◆ **STATED TASK**:
Which lines in the data below contain the string "Here"? Pick out each one and copy it, treating uppercase and lowercase as different.
====
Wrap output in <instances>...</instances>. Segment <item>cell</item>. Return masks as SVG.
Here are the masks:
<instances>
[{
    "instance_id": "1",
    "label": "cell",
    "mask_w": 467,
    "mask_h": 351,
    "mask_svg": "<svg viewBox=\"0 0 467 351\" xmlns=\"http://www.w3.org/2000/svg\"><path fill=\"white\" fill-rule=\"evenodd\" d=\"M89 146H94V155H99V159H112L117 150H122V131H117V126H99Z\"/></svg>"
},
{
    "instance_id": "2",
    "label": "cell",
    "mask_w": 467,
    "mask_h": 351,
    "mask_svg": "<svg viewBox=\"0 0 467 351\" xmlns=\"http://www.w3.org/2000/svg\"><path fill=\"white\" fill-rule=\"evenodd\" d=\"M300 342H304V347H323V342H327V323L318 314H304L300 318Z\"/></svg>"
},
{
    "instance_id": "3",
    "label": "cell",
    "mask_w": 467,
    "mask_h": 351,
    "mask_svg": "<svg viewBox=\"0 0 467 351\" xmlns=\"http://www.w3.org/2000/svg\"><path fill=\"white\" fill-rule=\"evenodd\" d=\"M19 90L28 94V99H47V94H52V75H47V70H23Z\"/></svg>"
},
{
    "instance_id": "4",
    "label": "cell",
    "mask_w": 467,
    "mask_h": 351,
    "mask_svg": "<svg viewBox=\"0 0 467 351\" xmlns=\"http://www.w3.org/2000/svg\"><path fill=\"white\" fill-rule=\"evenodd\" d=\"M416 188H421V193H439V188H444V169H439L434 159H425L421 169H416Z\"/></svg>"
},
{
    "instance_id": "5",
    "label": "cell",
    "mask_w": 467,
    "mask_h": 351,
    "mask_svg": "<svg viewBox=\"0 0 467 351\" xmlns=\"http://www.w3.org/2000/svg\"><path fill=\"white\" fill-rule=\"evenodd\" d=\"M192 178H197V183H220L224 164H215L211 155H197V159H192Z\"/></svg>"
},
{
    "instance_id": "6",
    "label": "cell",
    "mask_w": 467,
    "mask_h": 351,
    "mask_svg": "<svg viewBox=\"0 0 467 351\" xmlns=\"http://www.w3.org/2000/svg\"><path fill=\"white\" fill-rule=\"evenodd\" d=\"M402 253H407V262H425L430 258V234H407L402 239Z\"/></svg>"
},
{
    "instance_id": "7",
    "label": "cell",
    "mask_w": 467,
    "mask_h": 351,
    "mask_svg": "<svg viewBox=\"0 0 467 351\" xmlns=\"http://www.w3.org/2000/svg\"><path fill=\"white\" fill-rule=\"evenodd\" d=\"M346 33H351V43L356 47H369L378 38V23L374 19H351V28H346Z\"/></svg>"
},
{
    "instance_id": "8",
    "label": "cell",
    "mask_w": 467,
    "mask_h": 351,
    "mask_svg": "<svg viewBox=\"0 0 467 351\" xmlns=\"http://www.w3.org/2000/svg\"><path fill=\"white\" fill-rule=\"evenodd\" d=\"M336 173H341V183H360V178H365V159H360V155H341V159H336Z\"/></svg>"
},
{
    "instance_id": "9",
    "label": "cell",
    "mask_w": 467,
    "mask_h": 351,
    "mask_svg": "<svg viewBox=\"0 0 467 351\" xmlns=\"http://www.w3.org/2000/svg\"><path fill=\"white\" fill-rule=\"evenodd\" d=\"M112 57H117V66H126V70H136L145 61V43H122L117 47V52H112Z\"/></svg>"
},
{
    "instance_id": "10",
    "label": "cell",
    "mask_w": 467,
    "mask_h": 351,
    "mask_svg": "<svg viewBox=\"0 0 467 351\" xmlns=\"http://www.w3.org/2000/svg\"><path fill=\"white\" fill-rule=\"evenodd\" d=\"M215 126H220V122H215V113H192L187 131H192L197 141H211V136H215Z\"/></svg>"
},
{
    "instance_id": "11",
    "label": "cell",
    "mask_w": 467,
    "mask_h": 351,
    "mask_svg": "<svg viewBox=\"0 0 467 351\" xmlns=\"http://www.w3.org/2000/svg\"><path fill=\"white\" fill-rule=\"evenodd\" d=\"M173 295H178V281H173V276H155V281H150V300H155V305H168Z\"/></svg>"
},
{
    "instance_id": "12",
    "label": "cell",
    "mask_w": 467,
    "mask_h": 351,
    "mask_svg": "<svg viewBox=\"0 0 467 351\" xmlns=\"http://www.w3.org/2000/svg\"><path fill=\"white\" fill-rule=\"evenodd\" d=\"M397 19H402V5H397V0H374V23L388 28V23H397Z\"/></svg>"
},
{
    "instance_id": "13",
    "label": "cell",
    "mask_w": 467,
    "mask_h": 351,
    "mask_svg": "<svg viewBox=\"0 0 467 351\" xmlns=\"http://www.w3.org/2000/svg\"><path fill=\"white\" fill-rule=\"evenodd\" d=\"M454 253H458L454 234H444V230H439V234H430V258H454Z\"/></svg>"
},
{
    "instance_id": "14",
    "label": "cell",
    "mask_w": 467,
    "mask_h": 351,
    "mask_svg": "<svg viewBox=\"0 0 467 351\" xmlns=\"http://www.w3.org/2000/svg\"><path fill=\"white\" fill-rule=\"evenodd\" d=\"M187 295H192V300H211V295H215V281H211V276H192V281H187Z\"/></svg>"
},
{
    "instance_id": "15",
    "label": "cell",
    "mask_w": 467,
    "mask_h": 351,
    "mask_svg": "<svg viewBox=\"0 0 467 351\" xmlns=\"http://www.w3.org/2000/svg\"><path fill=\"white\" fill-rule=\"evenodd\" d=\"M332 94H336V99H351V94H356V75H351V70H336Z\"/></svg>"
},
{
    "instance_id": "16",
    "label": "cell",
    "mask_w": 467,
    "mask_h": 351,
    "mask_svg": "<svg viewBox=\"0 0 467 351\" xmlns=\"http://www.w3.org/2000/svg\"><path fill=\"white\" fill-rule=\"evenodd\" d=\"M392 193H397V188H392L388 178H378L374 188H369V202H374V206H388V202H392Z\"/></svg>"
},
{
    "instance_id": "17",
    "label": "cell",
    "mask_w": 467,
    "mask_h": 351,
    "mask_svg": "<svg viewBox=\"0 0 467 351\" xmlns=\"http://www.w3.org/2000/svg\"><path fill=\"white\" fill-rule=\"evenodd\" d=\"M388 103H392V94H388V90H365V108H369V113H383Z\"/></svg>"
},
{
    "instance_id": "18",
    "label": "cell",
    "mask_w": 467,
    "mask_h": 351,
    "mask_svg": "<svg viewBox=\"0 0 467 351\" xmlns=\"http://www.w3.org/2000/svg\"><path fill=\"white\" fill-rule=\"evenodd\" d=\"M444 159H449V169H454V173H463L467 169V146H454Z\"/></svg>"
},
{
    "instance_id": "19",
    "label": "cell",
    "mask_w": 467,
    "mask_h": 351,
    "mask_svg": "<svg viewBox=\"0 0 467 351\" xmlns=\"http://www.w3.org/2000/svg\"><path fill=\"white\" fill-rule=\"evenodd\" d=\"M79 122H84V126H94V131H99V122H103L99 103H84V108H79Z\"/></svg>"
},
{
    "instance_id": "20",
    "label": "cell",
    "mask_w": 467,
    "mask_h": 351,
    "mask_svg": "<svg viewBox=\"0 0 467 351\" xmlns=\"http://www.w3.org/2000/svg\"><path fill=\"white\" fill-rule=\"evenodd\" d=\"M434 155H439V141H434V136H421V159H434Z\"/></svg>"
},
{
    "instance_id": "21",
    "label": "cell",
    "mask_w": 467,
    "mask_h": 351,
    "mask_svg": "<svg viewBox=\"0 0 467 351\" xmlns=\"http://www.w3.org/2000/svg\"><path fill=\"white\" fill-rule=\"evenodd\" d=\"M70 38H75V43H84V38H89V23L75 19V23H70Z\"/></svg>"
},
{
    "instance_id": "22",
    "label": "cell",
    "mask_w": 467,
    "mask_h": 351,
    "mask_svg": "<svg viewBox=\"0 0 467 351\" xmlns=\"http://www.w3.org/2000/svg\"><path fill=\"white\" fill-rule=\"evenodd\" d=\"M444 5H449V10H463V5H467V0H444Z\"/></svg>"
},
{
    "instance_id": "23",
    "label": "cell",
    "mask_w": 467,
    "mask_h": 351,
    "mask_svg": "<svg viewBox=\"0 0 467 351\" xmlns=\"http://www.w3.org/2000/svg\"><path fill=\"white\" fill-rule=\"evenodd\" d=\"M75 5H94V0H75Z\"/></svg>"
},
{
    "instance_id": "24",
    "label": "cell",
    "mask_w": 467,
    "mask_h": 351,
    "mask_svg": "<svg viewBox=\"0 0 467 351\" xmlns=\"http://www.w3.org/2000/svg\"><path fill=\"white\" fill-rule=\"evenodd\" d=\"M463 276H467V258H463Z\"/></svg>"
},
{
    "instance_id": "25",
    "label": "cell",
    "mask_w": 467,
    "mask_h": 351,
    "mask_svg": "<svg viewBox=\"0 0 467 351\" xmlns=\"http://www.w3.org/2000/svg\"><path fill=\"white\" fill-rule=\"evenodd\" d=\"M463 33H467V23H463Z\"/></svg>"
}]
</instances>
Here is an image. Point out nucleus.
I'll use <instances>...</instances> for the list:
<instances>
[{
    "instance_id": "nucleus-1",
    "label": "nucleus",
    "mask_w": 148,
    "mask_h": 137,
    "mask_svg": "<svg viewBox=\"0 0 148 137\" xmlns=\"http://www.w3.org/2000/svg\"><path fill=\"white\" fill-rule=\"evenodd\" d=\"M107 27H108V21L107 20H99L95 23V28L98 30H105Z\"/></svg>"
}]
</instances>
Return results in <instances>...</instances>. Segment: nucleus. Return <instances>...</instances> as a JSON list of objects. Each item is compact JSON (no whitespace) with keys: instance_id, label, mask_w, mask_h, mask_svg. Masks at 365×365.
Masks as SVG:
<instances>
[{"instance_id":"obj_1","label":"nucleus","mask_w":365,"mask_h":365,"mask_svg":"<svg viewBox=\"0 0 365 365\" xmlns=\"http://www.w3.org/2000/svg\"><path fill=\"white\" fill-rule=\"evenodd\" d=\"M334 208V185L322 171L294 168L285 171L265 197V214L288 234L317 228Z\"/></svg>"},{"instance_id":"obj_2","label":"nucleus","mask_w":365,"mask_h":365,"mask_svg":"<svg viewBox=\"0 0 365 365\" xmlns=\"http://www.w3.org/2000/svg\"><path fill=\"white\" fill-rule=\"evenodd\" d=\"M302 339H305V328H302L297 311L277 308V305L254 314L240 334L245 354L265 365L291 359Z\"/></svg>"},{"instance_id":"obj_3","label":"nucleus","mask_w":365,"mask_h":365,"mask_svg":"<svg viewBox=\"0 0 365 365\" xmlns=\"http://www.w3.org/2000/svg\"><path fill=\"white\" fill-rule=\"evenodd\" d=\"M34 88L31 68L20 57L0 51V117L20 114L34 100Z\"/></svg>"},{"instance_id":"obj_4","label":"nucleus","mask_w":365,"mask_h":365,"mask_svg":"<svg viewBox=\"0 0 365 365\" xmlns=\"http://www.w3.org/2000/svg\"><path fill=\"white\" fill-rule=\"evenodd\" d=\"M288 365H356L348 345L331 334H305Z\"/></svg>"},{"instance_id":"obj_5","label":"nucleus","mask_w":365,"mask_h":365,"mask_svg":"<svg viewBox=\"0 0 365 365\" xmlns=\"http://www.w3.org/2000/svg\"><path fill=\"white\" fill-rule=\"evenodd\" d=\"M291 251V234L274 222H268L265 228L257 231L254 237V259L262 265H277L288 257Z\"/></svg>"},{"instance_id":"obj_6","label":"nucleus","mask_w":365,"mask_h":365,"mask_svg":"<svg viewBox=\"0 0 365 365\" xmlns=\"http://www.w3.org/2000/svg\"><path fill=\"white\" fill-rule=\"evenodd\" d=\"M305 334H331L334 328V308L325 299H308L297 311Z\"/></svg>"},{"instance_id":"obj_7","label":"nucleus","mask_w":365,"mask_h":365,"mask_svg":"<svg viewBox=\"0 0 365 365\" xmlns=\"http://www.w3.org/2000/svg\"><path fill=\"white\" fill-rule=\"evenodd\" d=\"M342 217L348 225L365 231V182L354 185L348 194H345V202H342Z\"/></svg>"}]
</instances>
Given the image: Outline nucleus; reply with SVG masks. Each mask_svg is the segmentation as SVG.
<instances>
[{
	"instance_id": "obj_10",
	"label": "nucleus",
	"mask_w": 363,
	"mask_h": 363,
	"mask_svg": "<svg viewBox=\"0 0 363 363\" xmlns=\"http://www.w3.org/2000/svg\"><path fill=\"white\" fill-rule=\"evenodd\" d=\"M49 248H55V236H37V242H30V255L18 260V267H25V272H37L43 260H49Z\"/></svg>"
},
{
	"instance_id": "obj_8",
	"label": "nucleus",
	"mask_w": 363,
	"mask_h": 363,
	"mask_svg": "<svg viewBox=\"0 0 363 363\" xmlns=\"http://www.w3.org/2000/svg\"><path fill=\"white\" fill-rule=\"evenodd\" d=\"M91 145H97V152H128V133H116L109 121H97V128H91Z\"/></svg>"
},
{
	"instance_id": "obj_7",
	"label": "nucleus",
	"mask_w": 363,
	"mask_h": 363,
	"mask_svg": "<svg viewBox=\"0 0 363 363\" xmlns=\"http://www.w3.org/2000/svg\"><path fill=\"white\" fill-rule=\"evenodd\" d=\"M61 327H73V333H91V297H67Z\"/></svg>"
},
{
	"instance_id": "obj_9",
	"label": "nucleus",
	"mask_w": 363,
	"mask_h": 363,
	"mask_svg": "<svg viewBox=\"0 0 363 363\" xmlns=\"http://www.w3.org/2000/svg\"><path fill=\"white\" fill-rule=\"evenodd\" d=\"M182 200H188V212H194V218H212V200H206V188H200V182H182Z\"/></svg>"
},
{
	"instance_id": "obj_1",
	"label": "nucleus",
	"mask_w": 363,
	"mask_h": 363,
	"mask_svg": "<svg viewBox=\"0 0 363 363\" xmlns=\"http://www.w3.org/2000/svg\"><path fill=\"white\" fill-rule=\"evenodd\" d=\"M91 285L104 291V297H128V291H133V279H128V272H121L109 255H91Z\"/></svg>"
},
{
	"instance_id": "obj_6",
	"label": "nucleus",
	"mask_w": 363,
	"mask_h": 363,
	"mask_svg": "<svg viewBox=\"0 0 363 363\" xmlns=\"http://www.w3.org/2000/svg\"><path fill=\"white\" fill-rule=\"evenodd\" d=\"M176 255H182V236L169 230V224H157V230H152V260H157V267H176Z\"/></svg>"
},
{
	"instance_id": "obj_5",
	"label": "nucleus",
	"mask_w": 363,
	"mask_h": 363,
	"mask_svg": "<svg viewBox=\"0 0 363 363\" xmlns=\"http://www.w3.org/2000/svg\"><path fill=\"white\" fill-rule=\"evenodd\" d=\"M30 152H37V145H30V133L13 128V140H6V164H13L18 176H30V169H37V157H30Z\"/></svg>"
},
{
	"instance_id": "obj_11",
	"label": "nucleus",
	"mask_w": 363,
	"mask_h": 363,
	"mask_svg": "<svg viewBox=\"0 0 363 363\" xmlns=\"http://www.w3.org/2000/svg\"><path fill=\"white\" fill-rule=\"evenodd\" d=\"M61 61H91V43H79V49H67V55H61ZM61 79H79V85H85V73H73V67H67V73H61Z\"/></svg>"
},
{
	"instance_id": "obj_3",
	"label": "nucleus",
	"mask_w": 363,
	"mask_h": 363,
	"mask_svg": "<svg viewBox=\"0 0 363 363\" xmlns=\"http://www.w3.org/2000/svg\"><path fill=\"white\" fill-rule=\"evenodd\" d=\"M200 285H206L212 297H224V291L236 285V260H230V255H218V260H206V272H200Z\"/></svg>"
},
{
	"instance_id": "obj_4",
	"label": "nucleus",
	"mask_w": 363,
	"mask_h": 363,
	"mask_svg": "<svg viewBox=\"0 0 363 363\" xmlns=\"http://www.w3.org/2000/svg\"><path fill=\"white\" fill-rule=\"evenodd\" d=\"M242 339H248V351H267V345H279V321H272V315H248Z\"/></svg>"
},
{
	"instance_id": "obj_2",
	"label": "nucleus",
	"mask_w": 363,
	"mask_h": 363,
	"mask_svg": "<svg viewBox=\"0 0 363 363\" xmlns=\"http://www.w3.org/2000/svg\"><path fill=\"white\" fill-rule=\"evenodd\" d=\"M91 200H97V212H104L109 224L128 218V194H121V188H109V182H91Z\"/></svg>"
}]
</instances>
====
◆ **ANSWER**:
Here are the masks:
Here is an image. Point out nucleus.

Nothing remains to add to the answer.